++++ SUPPLIED PASSAGE

The effectiveness of the checks and balances is further exposited in the relationship between the judiciary and the government. Notably, the 1998 Human Rights Act granted considerable power to the judiciary through the concept of judicial review to reconcile the differences between the government actions, and determine their constitutionality. Such instances are often legitimate despite arguments that constitute a wrongful usurpation of power.[13] However, the role is limited in the context of situations warranting judicial review. For instance, the checks and balances’ effectiveness is highlighted in the wrongful detention of an international terrorist in Belmarsh prison in the case of A v Secretary of State for Home Department [2004][14] with the A.G. asserting that the detention was justified as it was a question of a political character, the judiciary should not purport to exercise its judicial role. However, the judiciary rebutted that the function of the judges was to independently interpret and apply the law as universally recognized, hence should not be stigmatized.

The relations between the judiciary and the legislature also indicate the high effectiveness of the system of checks and balances. The checks against the judiciary by parliament are mostly expressed by the use of parliamentary privilege, meant to ensure the freedom of the speech and honesty in the parliamentary hearings, to expose the individuals whose identity is under seal under super injunctions.[15] Such parliamentary privilege serves as the check for judicial activism. However, the exercise of parliamentary privilege in matters pending before the court is applied conservatively, in the interests of maintaining the confidence of the people in the independence of the judiciary.

As per the preceding, the effectiveness of the checks in government arms is undeniably commendable. However, this does not mean that the system of checks and balances is beyond reproach. Further improvements to the checks and balances warrant a need to assert and entrench the judiciary’s financial independence.

++++++++

BRIEF 1: Summarize the passage on checks and balances in two sentences.
BRIEF 2: Transcribe the passage on checks and balances from "As per the preceding, the" to "judiciary’s financial independence.".
The items that come next were gathered from a separate source.

++++ PROVIDED MATERIAL

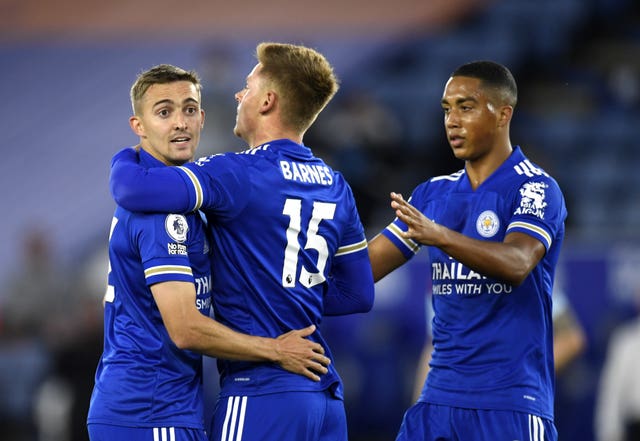 Timothy Castagne, left, and Youri Tielemans, right, have been selected alongside Leicester team-mate Dennis Praet, not pictured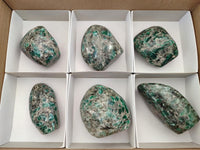 Polished Emerald Mica 'Mutokolite' Standing Free Forms x 6 From Mutoko, Zimbabwe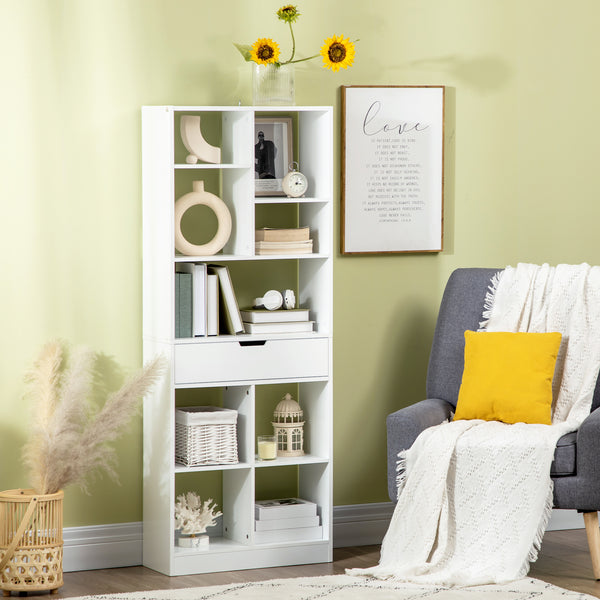 Bibliothèque haute avec tiroir, bibliothèque autoportante pour chambre, salon, bureau, blanc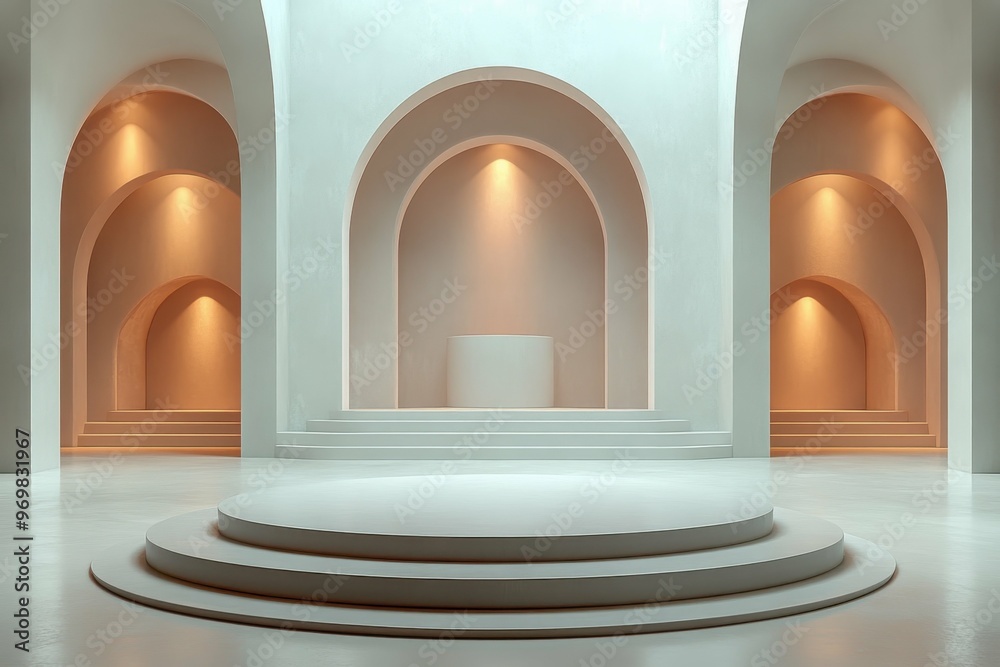 A minimalist concert hall with curved acoustics in 3D rendered minimalist style with empty circle podium. A minimalist concert hall with curved acoustics in 3D rendered minimalist style with empty circle podium.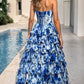 Playful Strapless Blue Prom Dress Floral Ruffles A-Line Evening Dress D0741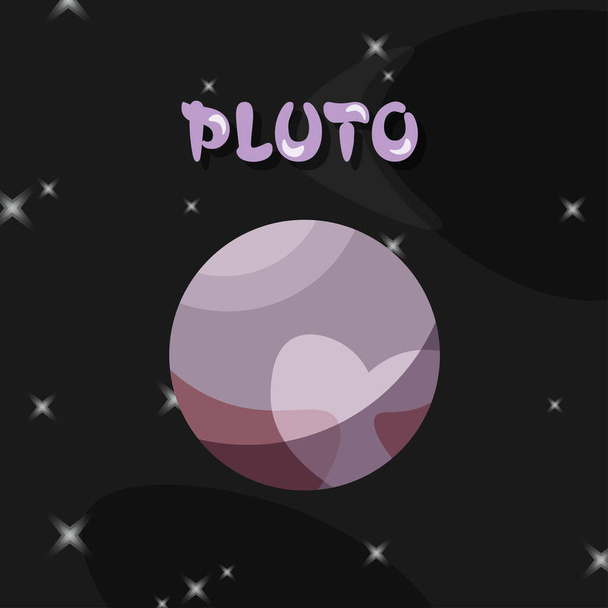Colorful cartoon planet Pluto isolated on space background. Vector flat illustartion. - Vector, Image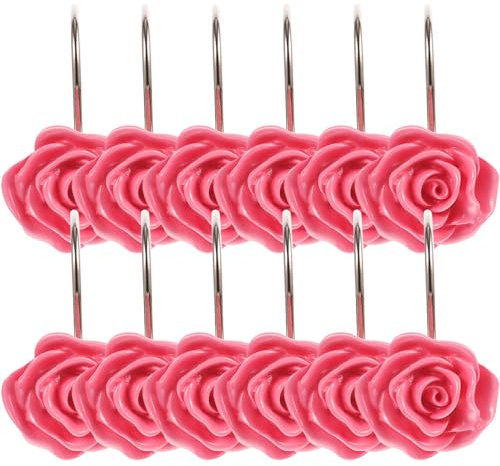 12 Piezas Gancho para Cortina de baño Rosa Cortinas colgadores de Cortinas de Flores Accesorios baño baños complementos Cortinas de Ventana decoración Gancho de baño común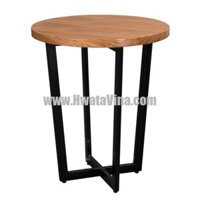 BÀN TRÒN CHÂN SẮT MẶT GỖ GHÉP VENEER SỒI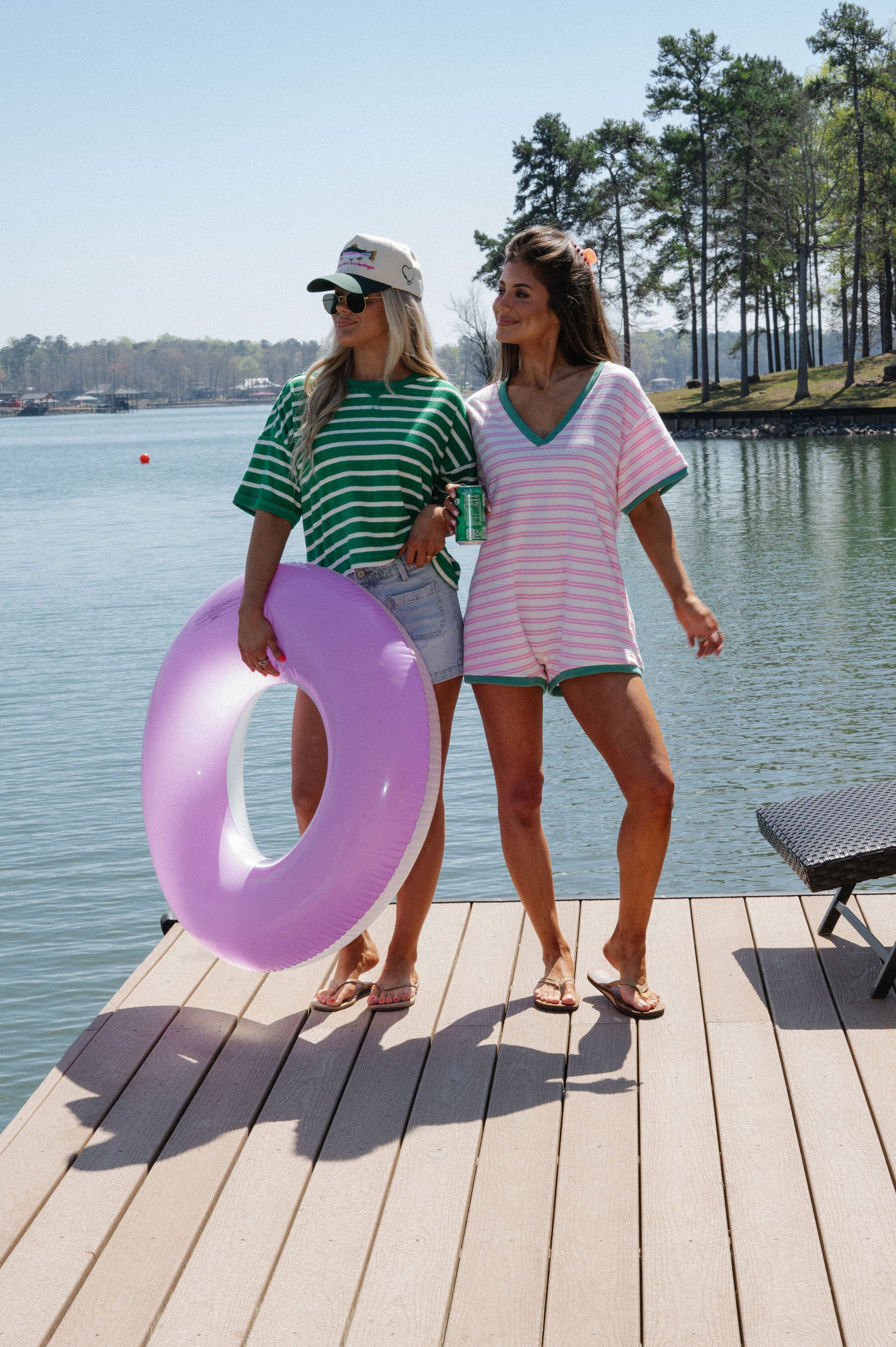 Kenny Oversized Romper-Pink/Green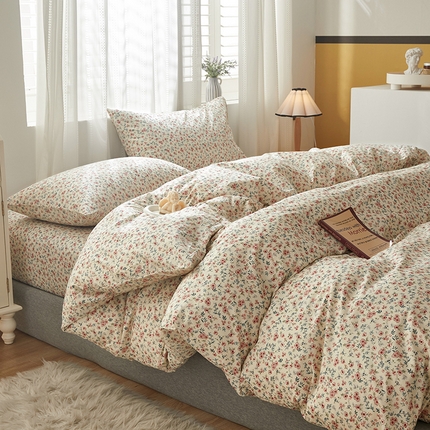 91家纺网 家纺一手货源 找家纺 绫韵 2023新款ins小清新碎花全棉13772精梳纯棉套件 素馨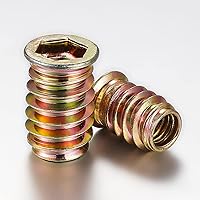 Vista 5 de 1/4"-20 200Pcs Threaded Insert for Wood Hex Drive Wood Inserts Furniture Nuts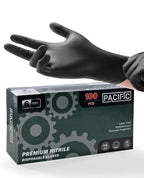 PACIFIC PPE 6-mil Heavy Duty Black Nitrile Gloves, Chemical Resistant, Food Safe, Latex Free Disposable Gloves for Mechanic, Cooking, and Cleaning, 100PCs, XL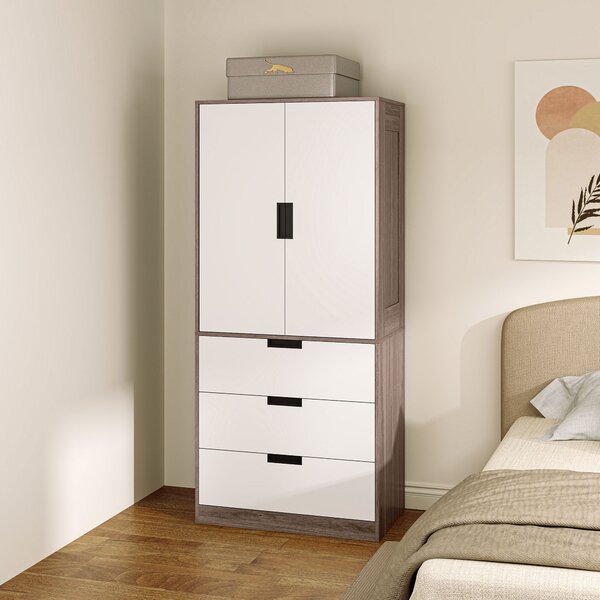 HOMCOM Moderní Šatní Skříň pro Dospělé s 3 Zásuvkami a Zavěsným Tyčí, Rozměry 80Š x 50H x 180V cm, Hnědá | Aosom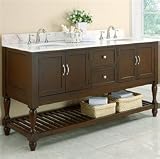 70 Inch Mission Style Double Bathroom Vanity Sink Console with White Marble Top and Espresso Finish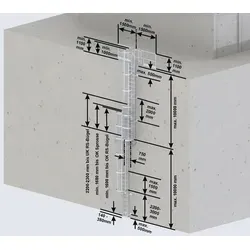 Euroline Steigleiter Stahl verzinkt SH 10,64m PG1 - Robuste Steigleiter nach DIN 18799-1, ideal für sichere Zugänge über 10 m Höhe mit optionalen Sicherheitsfeatures wie Geländern und Ausstiegstritten.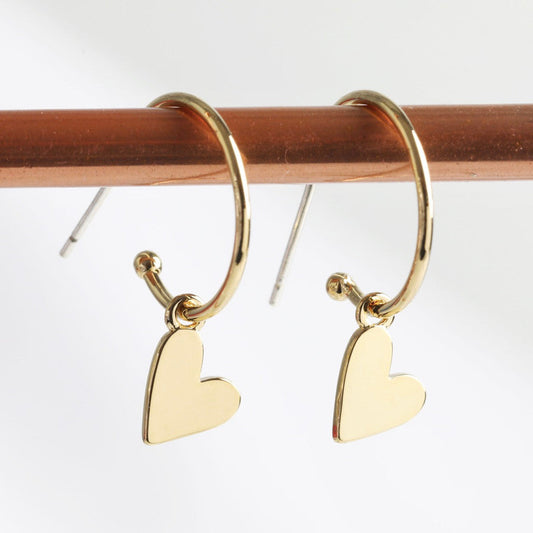 Falling Heart On Earring Hoop | Designed in the UK | 18K Gold Plated Brass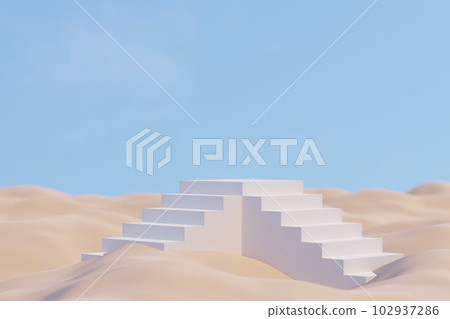 3D render white stairway in desert dunes on blue sky background. Abstract content, space for design, minimal scene for products showcase 102937286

++++++++

OUTPUT 1: The passage holds that checks and balances work effectively in the judiciary's relations with both the government and the legislature, pointing to the judicial review power granted under the 1998 Human Rights Act and to Parliament's conservative use of parliamentary privilege as a check on judicial activism. It concludes that the system is still not beyond reproach and that the judiciary's financial independence should be asserted and entrenched.

OUTPUT 2:
As per the preceding, the effectiveness of the checks in government arms is undeniably commendable. However, this does not mean that the system of checks and balances is beyond reproach. Further improvements to the checks and balances warrant a need to assert and entrench the judiciary’s financial independence.